The matching extendability of optimal $1$-embedded graphs on the projective plane
Shohei Koizumi, Yusuke Suzuki
TL;DR
The paper addresses the problem of matching extendability for optimal $1$-embedded graphs on the projective plane (O1PPG). It leverages the quadrangulation $Q(G)$ of non-crossing edges, barrier cycle analysis, and minimal-cut structure, together with a key topological input that every $4$-connected graph on $P^2$ is Hamilton-connected. The results show that all even-order O1PPG are $1$-extendable, characterize $2$-extendability in terms of barrier $4$-cycles, and precisely describe obstructions to $3$-extendability for $5$-connected O1PPG (including an odd weighted region bound by a $6$-cycle and a family of $Q(G)$-subgraphs).
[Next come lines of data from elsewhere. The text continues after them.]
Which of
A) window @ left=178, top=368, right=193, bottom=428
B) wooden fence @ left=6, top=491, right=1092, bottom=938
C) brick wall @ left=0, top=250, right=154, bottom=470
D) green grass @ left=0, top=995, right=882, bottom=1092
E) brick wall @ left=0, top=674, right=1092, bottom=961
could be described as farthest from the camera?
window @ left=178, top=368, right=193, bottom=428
The work also identifies a projective-bowtie structure governing $6$-connectivity and concludes with remarks and conjectures about extendability on other closed surfaces, highlighting both similarities and key differences from the spherical case.
Abstract
In this paper, we discuss matching extendability of optimal $1$-projective plane graphs (abbreviated as O1PPG), which are drawn on the projective plane $P^2$ so that every edge crosses another edge at most once, and has $n$ vertices and exactly $4n- 4$ edges. We first show that every O1PPG of even order is $1$-extendable. Next, we characterize $2$-extendable O1PPG's in terms of a separating cycle consisting of only non-crossing edges. Moreover, we characterize O1PPG's having connectivity exactly $5$. Using the characterization, we further identify three independent edges in those graphs that are not extendable.